Stattdessen werde ich meinen Vater und seine Frau anrufen. Denn sie sind noch da.

Hilfe aus der Familie

Ich bin immer wieder dankbar, dass ich Menschen um mich herum habe, die mich unterstützen. Neben meinem Freund Sascha sind dies besonders mein Vater und seine Frau.

Mein Vater ist seit einigen Jahren pensioniert und in Sachen Landschaftspflege und Tierhaltung der versierteste und sorgfältigste Mensch, den ich kenne. Er unterstützt mich tatkräftig, besonders bei der Pflege der Wiese rund ums Haus. Er hat mir auch das Sägissen beigebracht.

Das ist nicht selbstverständlich für mich, denn eigentlich hat er, als Ex-Schwiegersohn von Paula, nichts mit dem Haus zu schaffen. Ich bin für seine Ratschläge, was das Mähen und den Unterhalt des Hauses angeht, sehr dankbar.

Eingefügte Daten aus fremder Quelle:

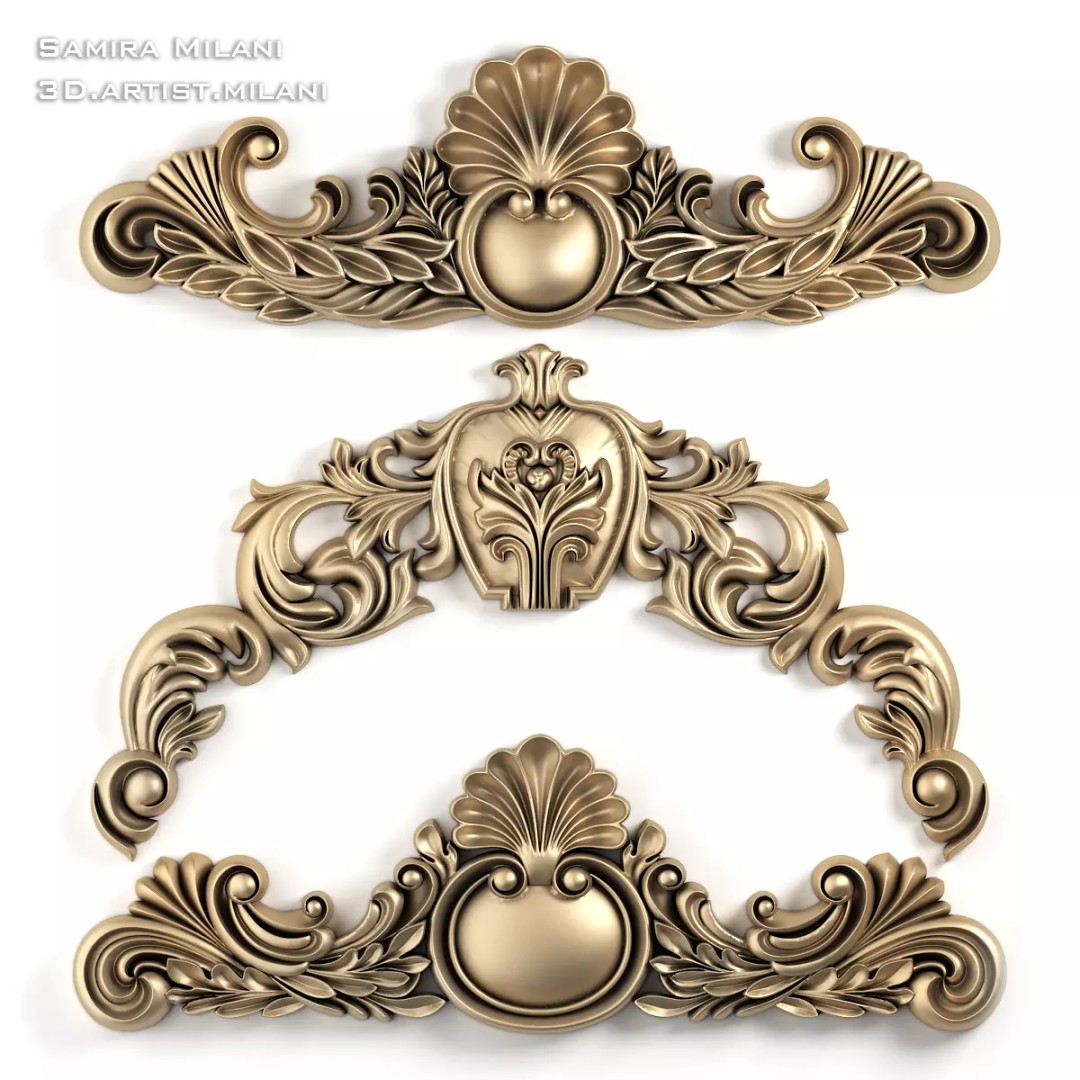 Ornament Pack 1 3D Model – Luxury Carved Decoration, FBX, STL, OBJ - View 9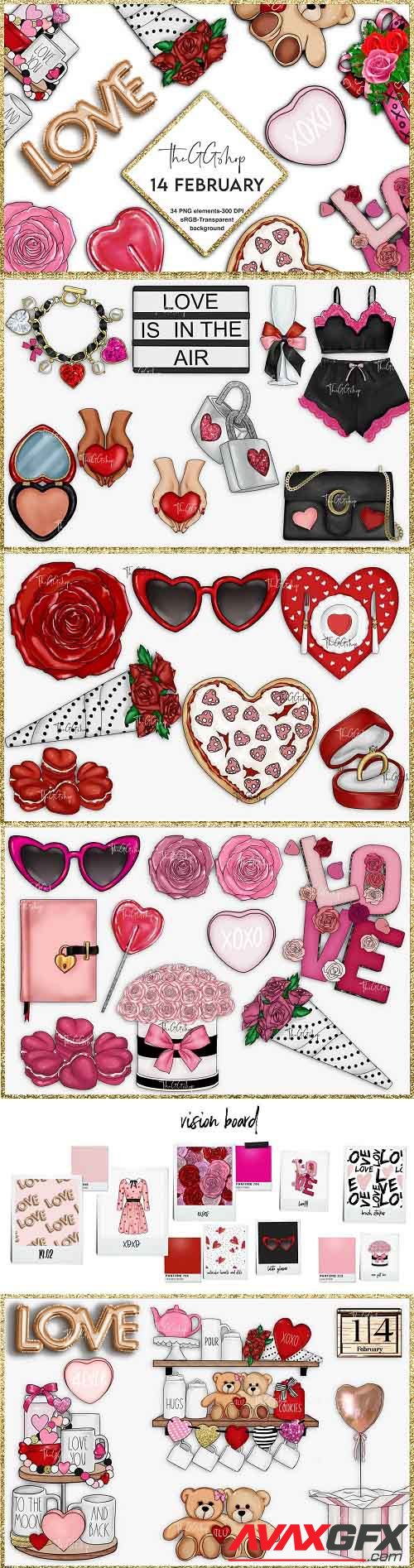 Valentine's Day Clipart Set - 5742900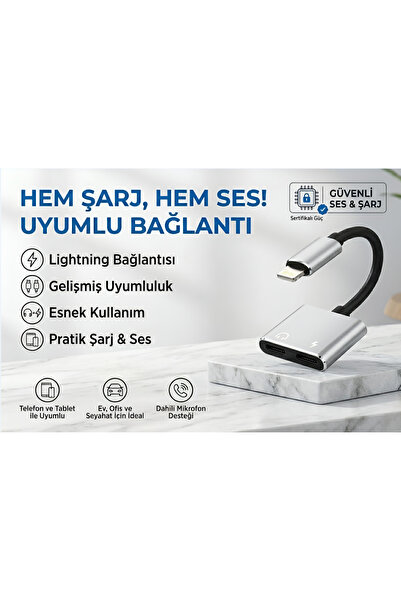 VDT STORE iPhone Lightning Şarj ve Kulaklık Adaptörü Çift Lightning Dönüştürü...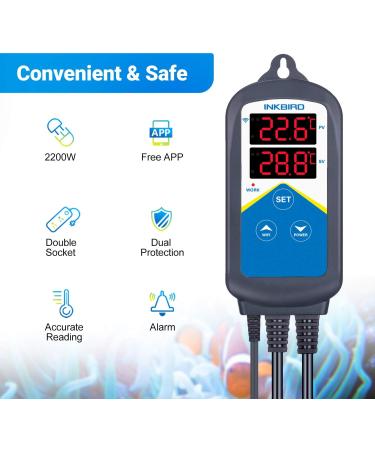 Inkbird ITC-306A-WiFi Aquarium Temperature Controller for Marine Tank - Dual Heating Socket Thermostat for Fish, Shrimp, Tortoise - No Timer - Buy Online on GoSupps.com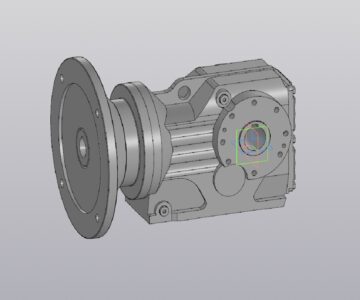 3D модель Редуктор коническо-цилиндрический KA47 с входным фланцем 100B5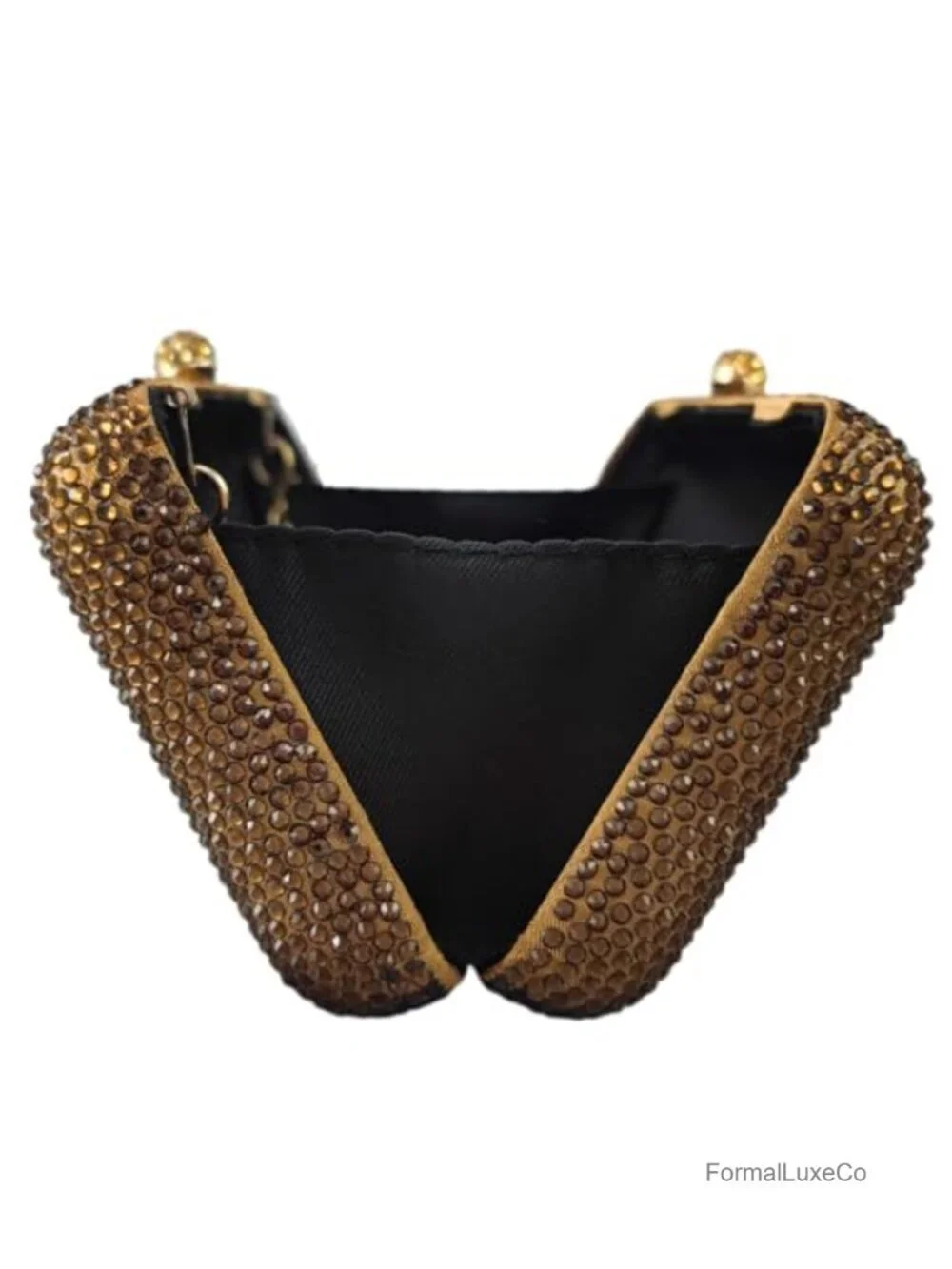 Crystal Rhinestone Clutch Evening Bag with Chain Straps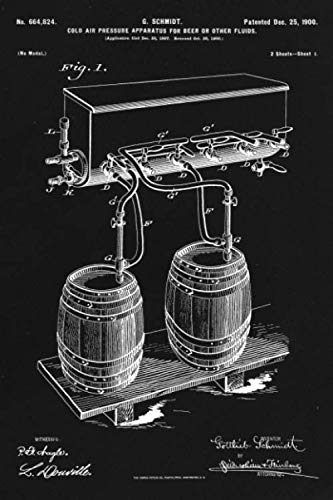 Journal: Beer Cold Air Pressure Apparatus Patent Ruled Diary for Writing and Notes (6 x 9) 120 Pages, Soft Cover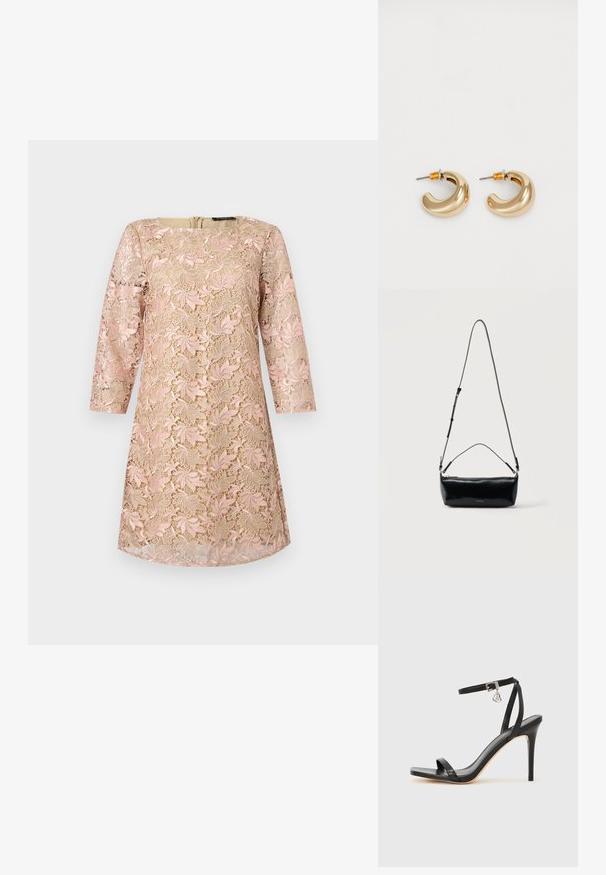 Robe beige avec un surcroît en dentelle florale rose, manches trois-quarts et encolure ronde, présentée sur un fond uni.; Sandale à talon haut noire avec une bride étroite à la cheville, bout carré, cuir lisse et accent de boucle métallique.; Sac bandoulière rectangulaire en cuir noir avec bandoulière ajustable, fermeture éclair sur le dessus et petit logo Calvin Klein doré sur le devant.; Deux boucles d'oreilles en forme de cerceau en or brillant, avec un design courbé, présentant des accents orange près de la tige, sur fond blanc uni.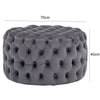 Square/Round Velvet Tufted Button Stool Ottoman Pouffe Footrest Cube Table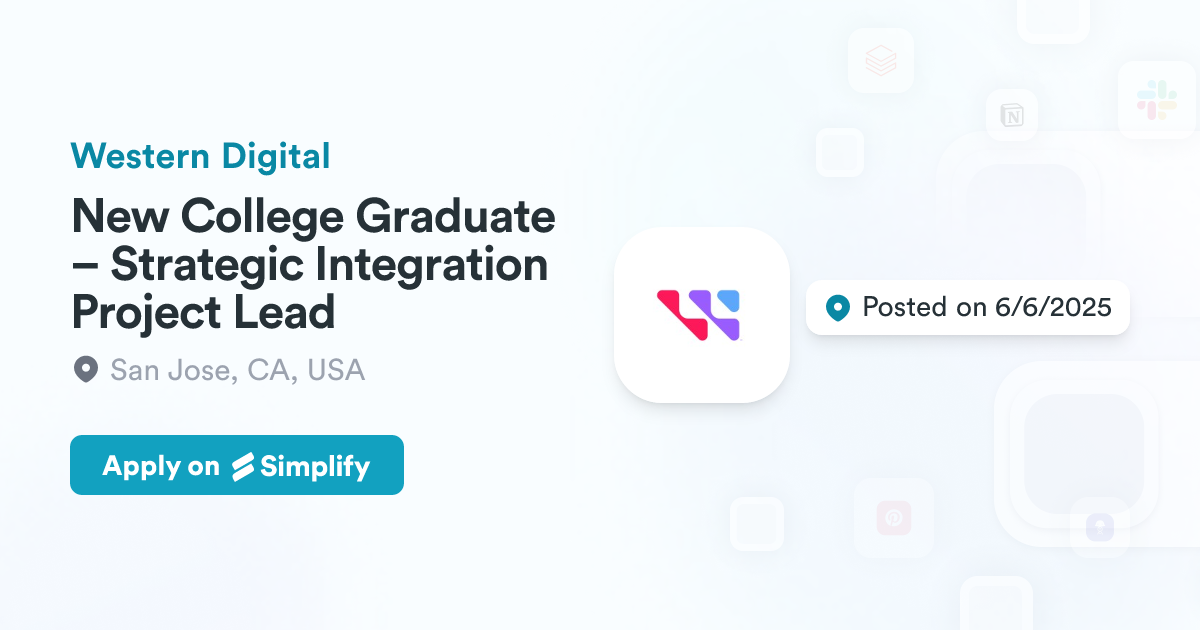 Project Lead Graduation New College Graduate – Strategic Integration Project Lead @ Western ...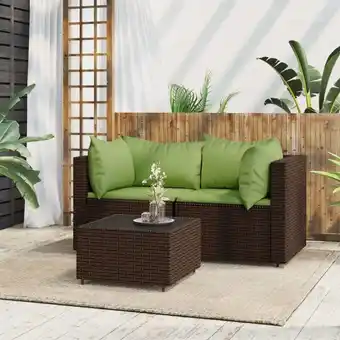 ManoMano Bonnevie - 3-tlg. Garten-Lounge-Set,Gartenmöbel-Set mit Kissen Braun Poly Rattan vidaXL Angebot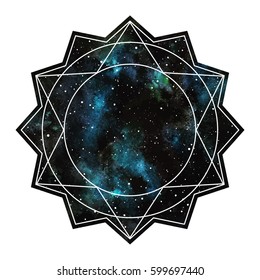 Geometric cosmic flower, mandala illustration. Watercolor vector night sky with colorful stains background. Polygonal star frame made of triangles, circles, lines. Sacred geometry, print design.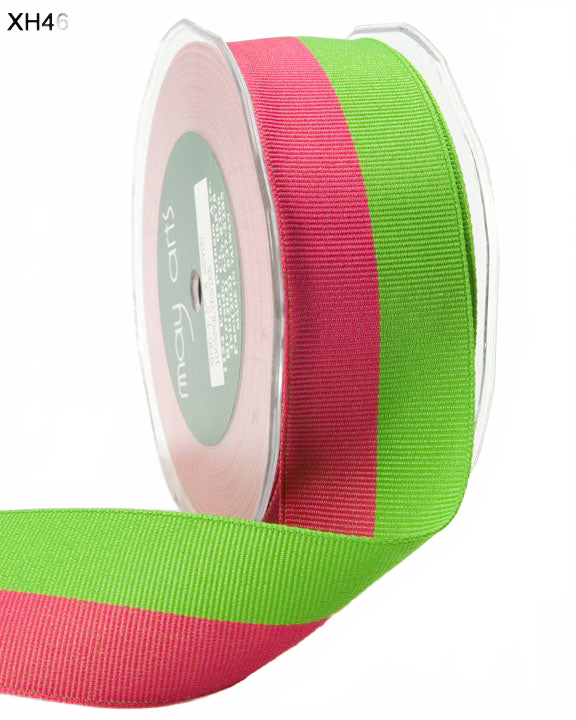 1.5 Inch Two-Band Two-Color Light Fuchsia/Green Grosgrain Ribbon With Woven Edge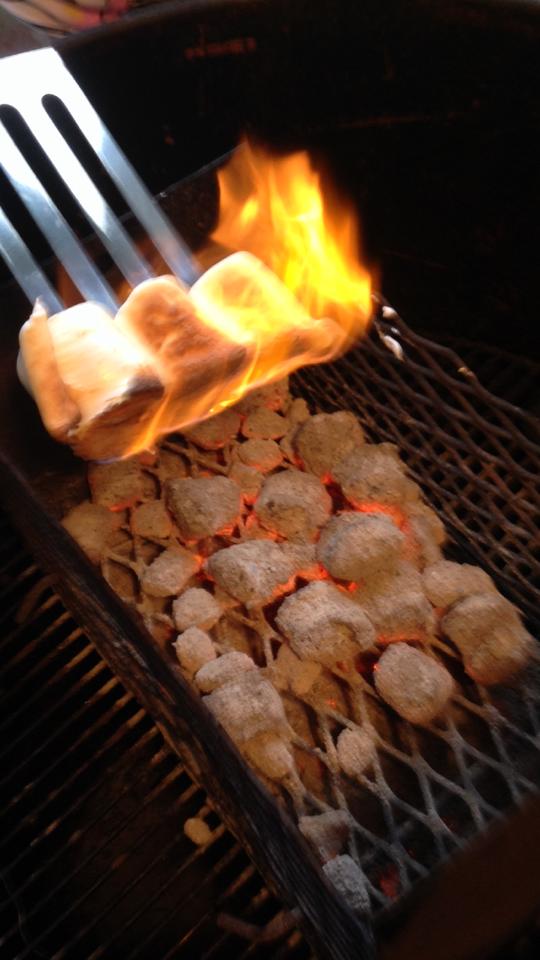 Marmallows on Fire in Weber Grill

Es rührt mich auch, wenn er sich Sorgen macht, dass mich der Hauskauf zu sehr belasten könnte. Ich rege mich zwar furchtbar auf, wenn er mit sowas anfängt, aber dann muss ich dran denken, dass ich für meinen lieben Papi noch immer das kleine Mädchen und nicht die Macherin von heute bin.

Auch Vaters Frau unterstützt mich, besonders moralisch, denn neben der ganzen Warterei auf den Hauskauf, nimmt mich Paulas Gesundheitszustand ganz schön mit. Mir tut das Reden mit ihnen sehr gut. Denn bei meinen Eltern brauche ich mich nicht zu verstellen. Ich kann auch mal fluchen, verzweifelt sein oder ganz einfach schwärmen.

Darum sag ich Danke für alles. Ich habe euch ganz fest gern!

Sommerlust

Ich liebe es, im Garten zu arbeiten. Diese Leidenschaft habe ich wohl von meinem Vater und meiner Oma weitervererbt bekommen. Egal, wo wir wohnten, ein Garten musste einfach sein.

In den Sommerferien konnte ich jeweils mitverfolgen, wie gewissenhaft und lustvoll Omi Paula ihren Garten bestellte. Sie pflanzte Erdbeeren, Bohnen, Zwiebeln und Kabis an.

Im Juli erntete sie die Johannisbeeren und begann diese dann einzumachen. Sie kochte die beste Gonfi der Welt und extra für mich machte sie Johannisbeersirup.

img788

Omi in ihren Garten in Sirnach, irgendwann Ende der 60er

13-07-22_random_426

Sommer 2013 in Paulas Johannisbeerplantage im Toggenburg

 

Diesen brachte ich jeweils stolz nach Hause.
Eine andere, etwas traurigere Episode erinnert mich ebenfalls an den besten Sirup der Welt.

An einem Samstagnachmittag, meine Mutter war gerade kurz im Garten oben, hatten meine Schwester und ich Lust auf einen Streich. Wir suchten Mamis Weinflaschenversteck, öffneten die Flaschen und kippten ihren Merlot weg.

Dann entschied ich, als Ältere, Johannisbeersirup in die Flaschen zu füllen, diese wieder zu verschliessen und zu warten. Das Donnerwetter erfolgt wie ein Sommergewitter.

Meine Mutter begann kurz nach 15h ihr Glas zu füllen und bemerkte den Streich. Leider war um diese Zeit der Dorfladen bereits zu und sie konnte nicht Autofahren. Ich kann mich nicht erinnern, dass ich jemals einen Menschen derart ausrasten sah. Nur die Tatsache, dass ich schnell rennen und gut klettern konnte, rettete mich vor den Prügeln meines Lebens.